Plus, I didn't find the story funny in the least. To me it was just really sad. In addition, the mystery it was suggested that the story solved in the description of the book makes no sense. If you research the theft it seems that it was solved in 1974. For me far too much suspension of disbelief was required for this book. It all seemed fantastical and totally improbable and impossible.
Even worse, the author narrated the book and I wonder if this wasn't a mistake and didn't add to the adult feeling and tone of the story. I think a professional narrator might have made a huge difference in the dynamics and the way the characters sounded.
All in all this was a disappointment. I wish I hadn't pushed myself to finish this sad book about 1970s New York City and a fractured family falling apart. Two stars only because I stuck with it until the end. Not for me.
13 of 15 people found this review helpful
Would you consider the audio edition of The Gargoyle Hunters to be better than the print version?
The audible edition of Mr.
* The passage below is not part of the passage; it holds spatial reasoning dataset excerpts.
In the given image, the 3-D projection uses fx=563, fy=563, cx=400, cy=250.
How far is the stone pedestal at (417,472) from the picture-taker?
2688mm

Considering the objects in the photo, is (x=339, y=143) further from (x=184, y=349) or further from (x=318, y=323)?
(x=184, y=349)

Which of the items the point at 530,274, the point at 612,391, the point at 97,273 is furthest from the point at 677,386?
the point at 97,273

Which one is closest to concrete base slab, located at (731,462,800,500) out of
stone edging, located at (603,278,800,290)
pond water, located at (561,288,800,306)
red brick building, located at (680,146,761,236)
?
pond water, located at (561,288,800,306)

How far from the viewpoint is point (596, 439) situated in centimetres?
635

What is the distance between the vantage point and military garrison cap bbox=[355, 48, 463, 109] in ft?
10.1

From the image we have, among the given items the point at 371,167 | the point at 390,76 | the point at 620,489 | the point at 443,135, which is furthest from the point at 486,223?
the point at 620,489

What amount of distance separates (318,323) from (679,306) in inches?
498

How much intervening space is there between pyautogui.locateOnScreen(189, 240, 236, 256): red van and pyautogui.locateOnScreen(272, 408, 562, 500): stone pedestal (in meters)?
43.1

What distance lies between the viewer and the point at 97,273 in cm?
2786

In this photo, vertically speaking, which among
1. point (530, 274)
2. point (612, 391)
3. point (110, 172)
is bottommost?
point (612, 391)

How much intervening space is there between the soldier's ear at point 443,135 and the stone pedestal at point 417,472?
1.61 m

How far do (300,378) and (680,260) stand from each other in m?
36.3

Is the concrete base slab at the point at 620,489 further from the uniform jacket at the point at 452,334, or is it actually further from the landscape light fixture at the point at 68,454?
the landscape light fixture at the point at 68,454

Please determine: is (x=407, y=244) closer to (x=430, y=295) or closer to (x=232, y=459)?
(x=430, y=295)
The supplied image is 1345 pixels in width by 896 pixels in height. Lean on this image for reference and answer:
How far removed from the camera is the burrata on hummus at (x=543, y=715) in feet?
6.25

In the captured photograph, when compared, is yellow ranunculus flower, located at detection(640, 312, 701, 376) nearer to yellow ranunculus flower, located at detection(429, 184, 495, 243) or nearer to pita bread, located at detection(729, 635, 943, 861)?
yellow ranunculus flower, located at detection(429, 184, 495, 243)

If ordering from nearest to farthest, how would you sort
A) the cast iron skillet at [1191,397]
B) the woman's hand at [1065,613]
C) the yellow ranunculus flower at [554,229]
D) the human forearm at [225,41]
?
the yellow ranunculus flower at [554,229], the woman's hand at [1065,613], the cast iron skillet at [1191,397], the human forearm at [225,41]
Gill's adventuresome tale frees you to multi-task and go about your day while keeping pace with his energetic thirteen year old hero. The author's passion for architecture and its elements comes through in his voice and expression as a boy encountering them for the first time. The boy's father salvages architectural elements and it is this dodgy activity that bonds them, but is in no way their salvation.
What was one of the most memorable moments of The Gargoyle Hunters?
There are a number of Harold Lloyd moments. One when our hero, Griffin, in the middle of the night, at great height, is clinging to a spire in an attempt to harvest a gargoyle.
Have you listened to any of John Freeman Gill’s other performances before? How does this one compare?
This was the first performance of his that I've listened to. I can only compare it to other authors. He manages to convey the energy and enthusiasm of his thirteen year old hero consistently, start to finish. His delivery and annunciation are so professional that it's surprising that up until now he worked exclusively in print.
Who was the most memorable character of The Gargoyle Hunters and why?
Griffin is the most memorable and his sister Quigley is also memorable. These adolescents whose needs are barely met by their self-absorbed parents, manage to find their niches and mentors to hone their talents. Their survival is in their own hands.
1 of 3 people found this review helpful
A terrific read for anyone who loves New York and understands the beauty of preservation; filed with vivid descriptions and meaningful prose. A great coming-of-age story narrated by the author himself.
0 of 2 people found this review helpful
I was born in the Bronx and loved this tribute to the city. Maybe a bit draggy at times but overall a nice read.
0 of 2 people found this review helpful
Well written. Lovers of architecture, NYC life and the struggles of broken families will appreciate the writers keen observations.